» Activity:
Each line of the data should be given again exactly.

» Record excerpts:

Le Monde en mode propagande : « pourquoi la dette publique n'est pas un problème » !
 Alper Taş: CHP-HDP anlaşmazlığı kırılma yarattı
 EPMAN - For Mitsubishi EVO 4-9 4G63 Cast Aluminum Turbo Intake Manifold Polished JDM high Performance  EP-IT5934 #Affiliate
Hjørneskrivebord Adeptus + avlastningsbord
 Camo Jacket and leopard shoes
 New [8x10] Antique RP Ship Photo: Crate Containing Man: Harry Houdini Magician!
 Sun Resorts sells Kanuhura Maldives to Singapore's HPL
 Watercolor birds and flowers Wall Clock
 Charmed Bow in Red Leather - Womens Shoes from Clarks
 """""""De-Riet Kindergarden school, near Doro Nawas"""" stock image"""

» Reply to the task:
Le Monde en mode propagande : « pourquoi la dette publique n'est pas un problème » !
 Alper Taş: CHP-HDP anlaşmazlığı kırılma yarattı
 EPMAN - For Mitsubishi EVO 4-9 4G63 Cast Aluminum Turbo Intake Manifold Polished JDM high Performance  EP-IT5934 #Affiliate
Hjørneskrivebord Adeptus + avlastningsbord
 Camo Jacket and leopard shoes
 New [8x10] Antique RP Ship Photo: Crate Containing Man: Harry Houdini Magician!
 Sun Resorts sells Kanuhura Maldives to Singapore's HPL
 Watercolor birds and flowers Wall Clock
 Charmed Bow in Red Leather - Womens Shoes from Clarks
 """""""De-Riet Kindergarden school, near Doro Nawas"""" stock image"""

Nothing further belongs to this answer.